*** Opening of Text under study ***

Definitely sounds fair. I'd do it. I haven't played the DuoTone, but supposedly it's like channel 1 and 3 from the Triamp. If thats the case, hell yes its versatile. I was able to get insanely good cleans even with the gain set at MASSIVE levels just by rolling the guitar volume knob down. There's a ton of 'in-between' sounds available that all sound great, and of course the cleans and heavies are top notch.

Go for it man. It's subjective I know, but for me I'd take that over a TSL/5150 any day.


----------



## Sonicboom (Dec 12, 2009)

I got my TriAmp MK1 with matching greenback loaded cab few months ago for R9000($1200) Still got the original preamp tubes in as well!

Recorded last night and felt a bit dissapointed.(I was a bit drunk trying to dial in some death metal tones) Listened back this morning and boy was i surprised Awesome tones! Liquid gain and sounds sick with a boost on 2B, 3A and 3b. Very organic!

She is a beast! Now i just need money for some new speakers

Any suggestions?


----------



## ShadyDavey (Dec 12, 2009)

Check out the Coreblade as well - it's around £1700 in the UK but apparently kicks even more booty:

Guitar amps by Hughes & Kettner - Products


----------



## Mattmc74 (Dec 12, 2009)

I played a MII with a Mesa cab and was very impressed with the sound I got! It was not hard at all to get a wide range of tones for different styles of music. Very versatile amp.
I have played the Warp X and I liked that as well but I only got about 15 minutes of play time on it.


----------



## Ionei (Dec 12, 2009)

Triamp mkII is the ONLY high endish amp i've played that really deserved its high price tag, in no area did it fail, everything else just wasnt quite right for me.
Such a beautiful amp.

Definitely my next amp for sure!


----------



## Scar Symmetry (Dec 12, 2009)

German innit 

H&K really should be more popular. Peavey and ENGL dominate where I'm from 

I'm not sure about the MKI but the MKII has 9 preamp tubes


----------



## buffa d (Dec 12, 2009)

I almost bought a Trilogy head a year ago, which is an AWESOME head as well. I really liked it 

The reason I didn't buy it was that I bought the AxeFx instead 
I just need a new 2x12 cab to go with it..


----------



## Bevo (Dec 12, 2009)

Pretty good review here..


----------



## HighGain510 (Dec 12, 2009)

*** Close of Text under study ***
*** Opening of Extracted records ***

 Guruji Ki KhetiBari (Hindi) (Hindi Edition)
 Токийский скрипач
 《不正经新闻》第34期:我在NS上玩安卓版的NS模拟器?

*** Close of Extracted records ***
*** Opening of Extracted records ***

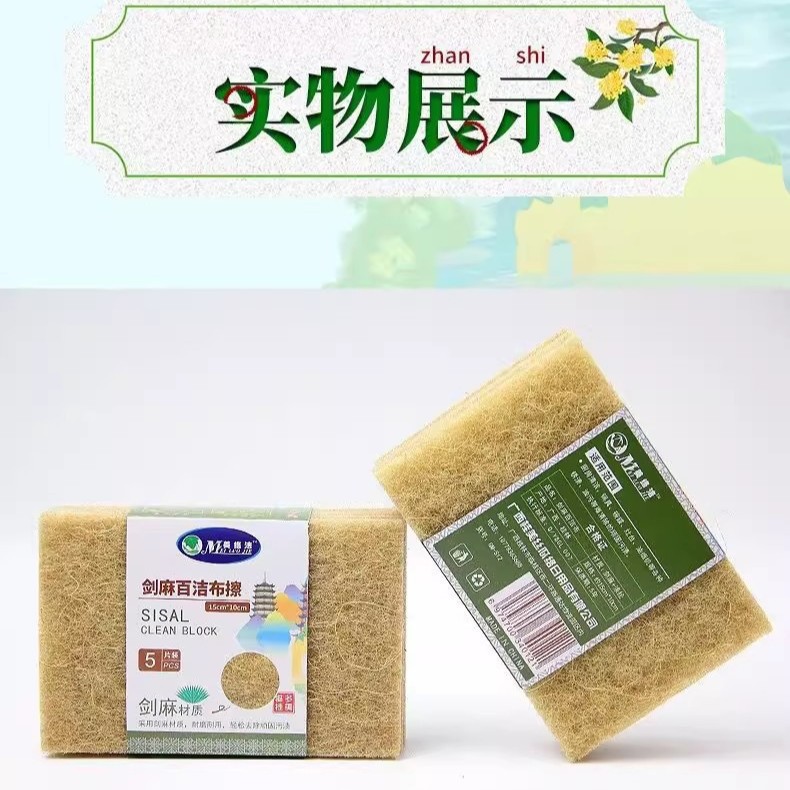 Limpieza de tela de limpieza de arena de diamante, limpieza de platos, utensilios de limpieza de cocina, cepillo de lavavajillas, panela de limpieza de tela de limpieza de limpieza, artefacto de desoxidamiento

*** Close of Extracted records ***
*** Opening of Extracted records ***

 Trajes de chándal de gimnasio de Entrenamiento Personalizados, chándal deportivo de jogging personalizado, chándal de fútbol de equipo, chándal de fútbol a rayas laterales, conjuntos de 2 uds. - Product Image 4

*** Close of Extracted records ***

Set of tasks:
**A.** According to the amp forum thread, how many preamp tubes does the MKII have?
**B.** List every username that appears in a dated header in the amp forum thread.
**C.** Write the next part of the amp forum thread, continuing after its final line.

Answer list:
**A.** The MKII has 9 preamp tubes.

**B.** Sonicboom, ShadyDavey, Mattmc74, Ionei, Scar Symmetry, buffa d, Bevo, HighGain510

**C.**
The TriAmp MKII I just sold (sorry Nick! ) was pretty nice overall, if I had more space to crank it I probably would have held onto it. I did get to blast it a few times and it sounded pretty cool. If I had bought it @ $3K+, not sure I would have been floored, but since I got it for $2K and sold it for a little bit less, I broke even and felt like I got to play with a cool amp for a bit. It wasn't a religious experience or anything lol, just another nice-sounding tube amp.


----------



## ShadyDavey (Dec 12, 2009)

Scar Symmetry said:


> German innit
> 
> H&K really should be more popular. Peavey and ENGL dominate where I'm from
> 
> I'm not sure about the MKI but the MKII has 9 preamp tubes



Aye, they're far more popular here too - that's not going to stop me grabbing an H&K as/when I have the readies however  

The solid state amps have positive feedback circuitry designed by Jurgen Rath and for the money they are outrageously good...quite fancying an Attax Combo then replacing the speaker with an Eminence Governer....


----------



## neoclassical (Dec 12, 2009)

I gave two different MkI's a try and never got on with them. One was used and going for an insanely good price ~$700USD IIRC. Too bad too, you don't see a high end amp for next to nothing often.


----------



## technomancer (Dec 12, 2009)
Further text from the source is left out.